A questão do aborto no Brasil

Enviada em 22/07/2019

No livro “Pedagogia do Oprimido”, de Paulo Freire, é exposto aos leitores a relação do opressor ao seu mal reconhecimento como agente da opressão. Paralelamente, quando se refere aos direitos das mulheres na escolha da continuação de uma gravidez, o machismo reina no Governo; impedindo-as de tomarem decisões por si e lhe impondo a proibição da execução do aborto como “castigo” pelos seus atos sexuais.

A priori, com a intenção de entender sobre os suplícios ao longo dos anos, Michel Foucault, em sua obra “Vigiar e Punir”, identifica as maneiras de punições na sociedade. Por sua vez, nos dias atuais, a comunidade não fala sobre sexo, pois o mesmo é visto como um tabu. Dessa forma, a obrigação de continuar uma gravidez indesejada, por exemplo, pode-se representar um suplício no século XXI devido à relação sexual de uma mulher, sendo essa uma prática natural designada apenas aos homens.
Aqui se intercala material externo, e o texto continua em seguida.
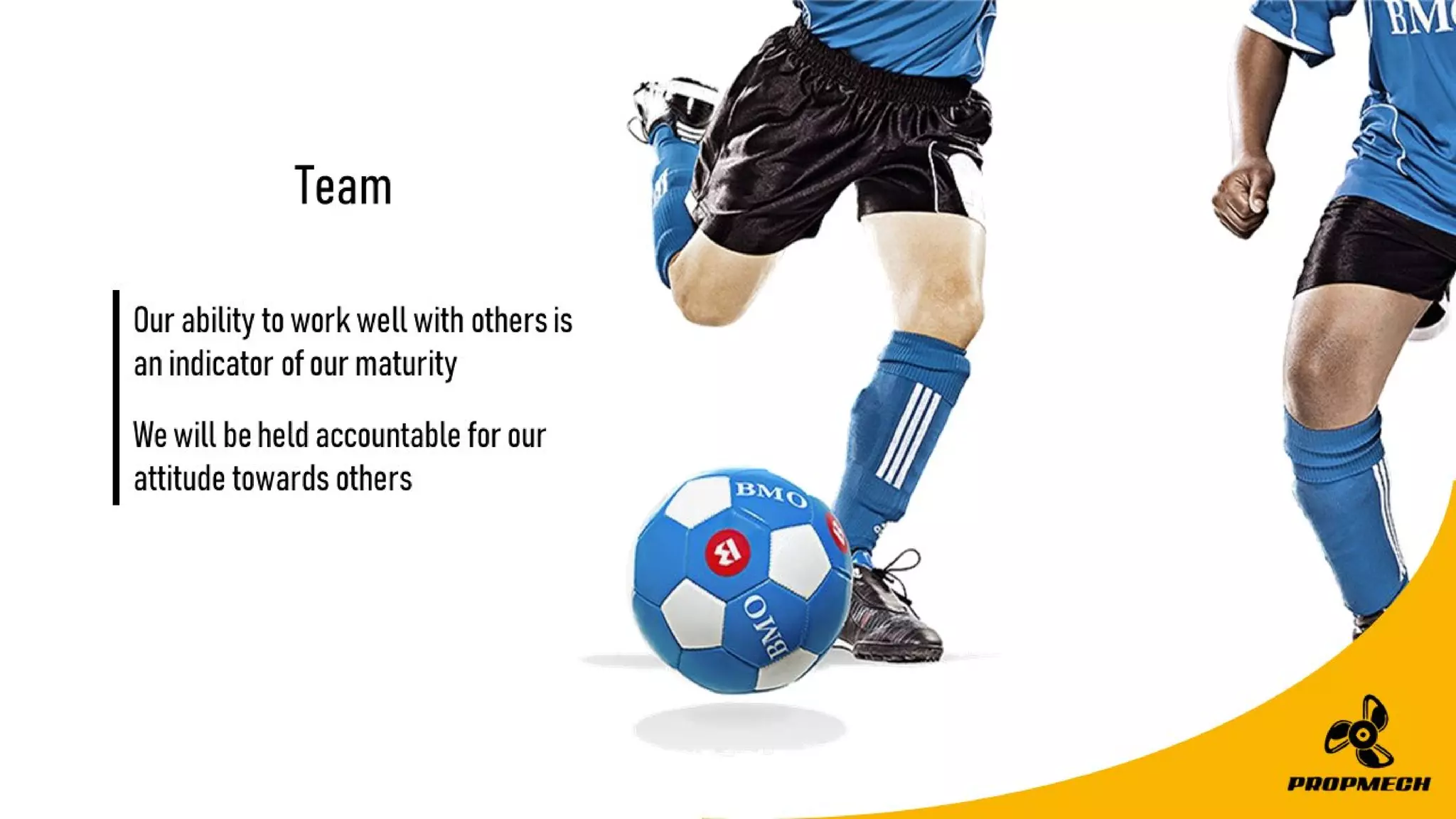 Ourabilitytoworkwellwithothersis
anindicatorofourmaturity
Wewillbeheldaccountableforour
attitudetowardsothers
Team
 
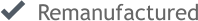 Remanufactured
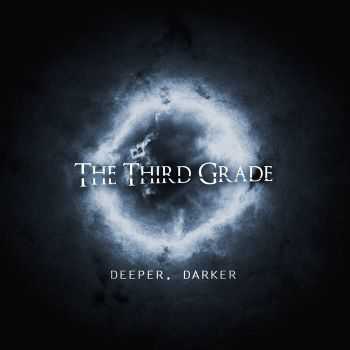 The Third Grade - Deeper, Darker (2016)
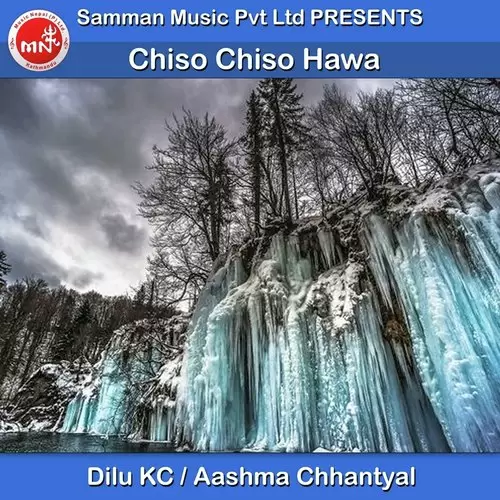 Chiso Chiso Hawa Dilu KC Mp3 Download Song - Mr-Punjab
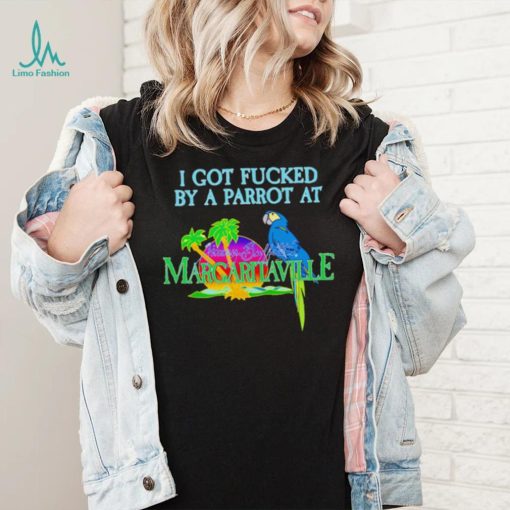 Original i Got Fucked By A Parrot At Jimmy Buffett’s Margaritaville Shirt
Por conseguinte, devido à cultura empregada no meio social é ocultado, ou mesmo esquecidos, os benefícios que a legalização desse direito da mulher pode levar a comunidade. Por exemplo, o livro de Economia “Freakonomics” afirma que a variável mais influente responsável para o declínio da criminalização nos Estados Unidos foi a Legalização do aborto. Por sua vez, segundo uma pesquisa, 48% das gravidas do Brasil estão na classe E, as quais sobrevivem com apenas 75 reais por mês; será que elas terão condições financeiras de cuidar de seus filhos?

Logo, o Brasil, conhecido por seus altos índices de criminalidade, precisa tomar medidas para solucionar tal pensamento social. Cabe ao Governo abrir o debate nas escolas sobre a educação sexual, através de rodas de conversas e aulas sobre a temática abordada. Como também, é de sua responsabilidade disseminar, por meio da mídia, a conscientização sobre o  machismo e, por sua vez, o uso adequado da camisinha e conversas com os familiares sobre sexo. Dessa forma, teremos como efeito  a desconstrução desse tabu, fazendo que assim o índice de gravidez indesejada também diminua, junto à prática do machismo na sociedade.